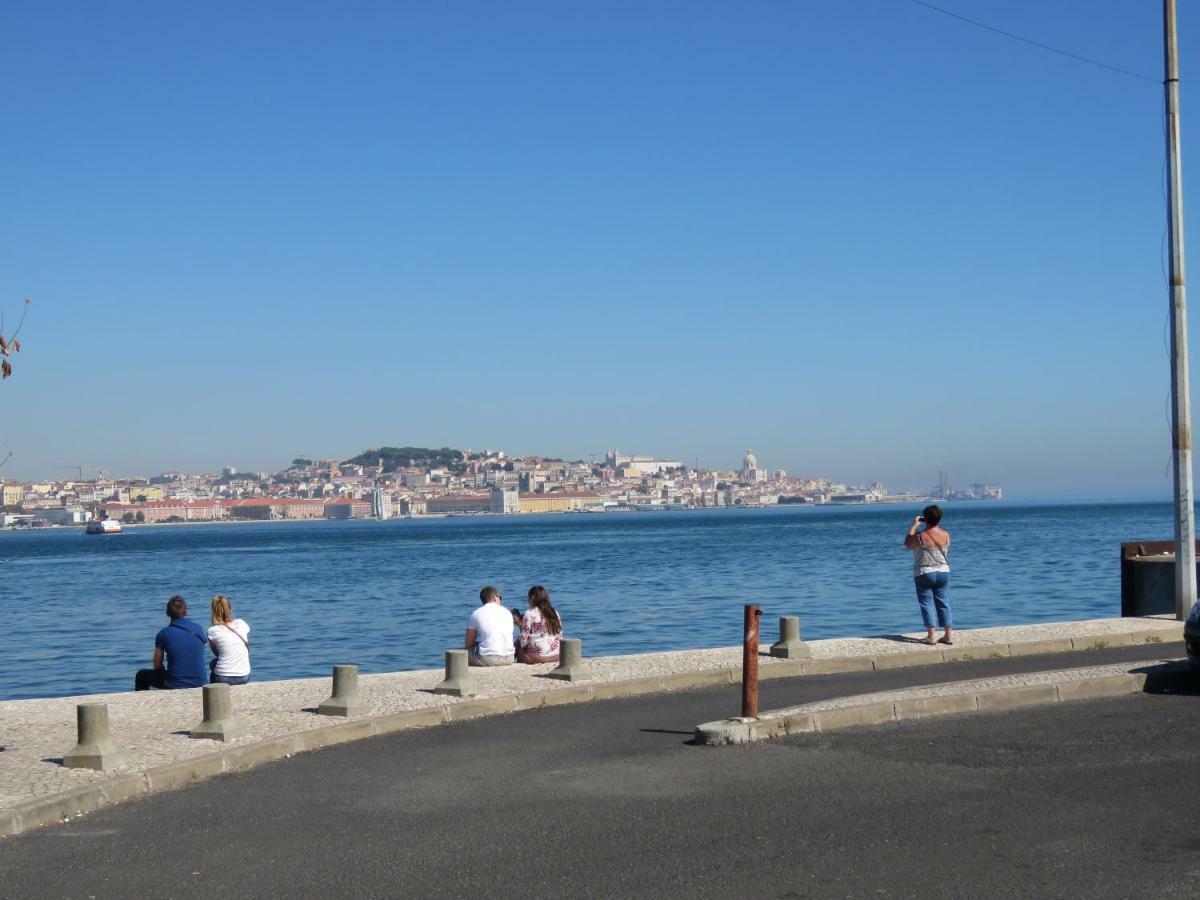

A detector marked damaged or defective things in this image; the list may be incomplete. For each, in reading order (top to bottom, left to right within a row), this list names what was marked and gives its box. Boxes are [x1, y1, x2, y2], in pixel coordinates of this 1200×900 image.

rusty metal post [739, 607, 758, 720]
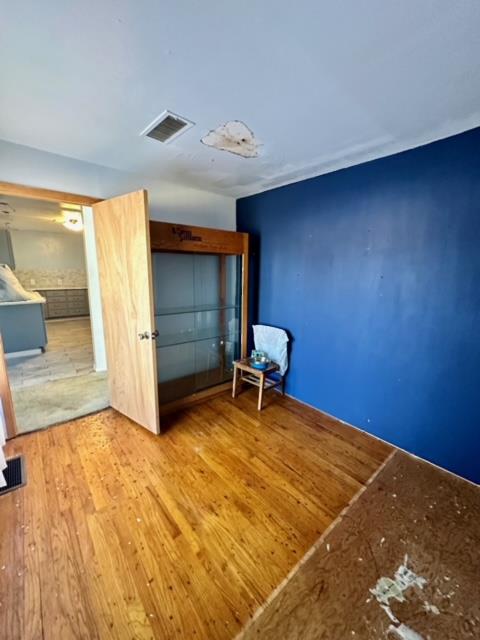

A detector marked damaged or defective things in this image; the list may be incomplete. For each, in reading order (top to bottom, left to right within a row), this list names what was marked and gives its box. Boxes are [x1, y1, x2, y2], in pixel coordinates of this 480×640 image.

peeling ceiling paint [200, 121, 258, 159]
water damaged ceiling [0, 1, 480, 198]
peeling ceiling paint [0, 1, 480, 198]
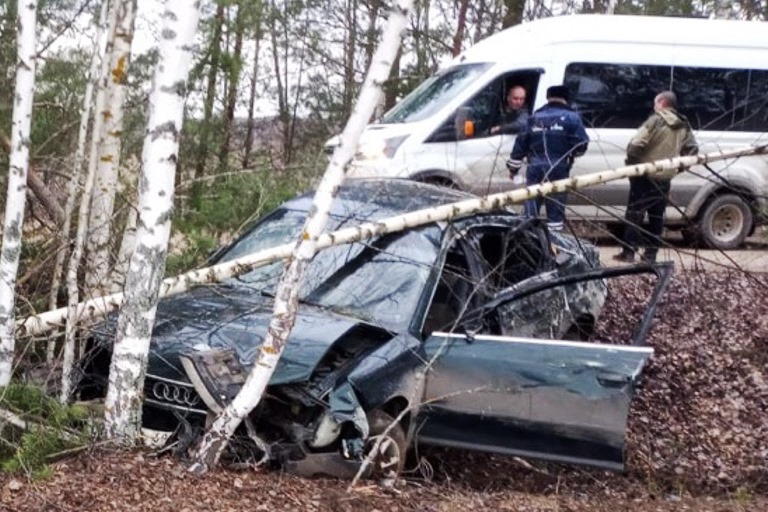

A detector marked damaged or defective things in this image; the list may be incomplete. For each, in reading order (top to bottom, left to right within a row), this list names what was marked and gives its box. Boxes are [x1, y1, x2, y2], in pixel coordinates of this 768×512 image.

damaged hood [133, 284, 390, 384]
wrecked audi car [75, 178, 668, 478]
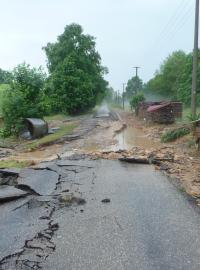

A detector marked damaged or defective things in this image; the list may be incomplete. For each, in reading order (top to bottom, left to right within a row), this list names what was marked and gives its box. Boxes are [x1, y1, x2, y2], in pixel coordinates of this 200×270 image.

damaged asphalt road [1, 157, 200, 268]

WHAT IS BEING ASKED
Rewrite all of the material above, substituting "sensor" for "detector" and keeping everything else the same. Leave the pictures out of your version.

SOLUTION TO THIS PROBLEM
A sensor marked damaged or defective things in this image; the list may be incomplete. For each, in reading order (top to bottom, left to right within a row), this list names what was marked and gives its box. Boxes are [x1, y1, x2, y2], in pixel coordinates of this 1200×900 image.

rusty metal post [739, 607, 758, 720]

A sensor marked damaged or defective things in this image; the list may be incomplete. For each, in reading order (top to bottom, left to right within a row), this list names what was marked and gives its box. Boxes are [x1, y1, x2, y2], in pixel coordinates of this 480×640 image.

peeling ceiling paint [200, 121, 258, 159]
water damaged ceiling [0, 1, 480, 198]
peeling ceiling paint [0, 1, 480, 198]

A sensor marked damaged or defective things in this image; the list may be incomplete. For each, in reading order (top to bottom, left to right within a row), this list names what was marked and gives its box. Boxes are [x1, y1, x2, y2], in pixel coordinates of this 768×512 image.

damaged hood [133, 284, 390, 384]
wrecked audi car [75, 178, 668, 478]

A sensor marked damaged or defective things in this image; the list may be incomplete. For each, in reading order (top to bottom, left to right within a row), this list names what was marked and gives its box. Boxes are [x1, y1, x2, y2], in pixel coordinates of this 200×270 image.

damaged asphalt road [1, 157, 200, 268]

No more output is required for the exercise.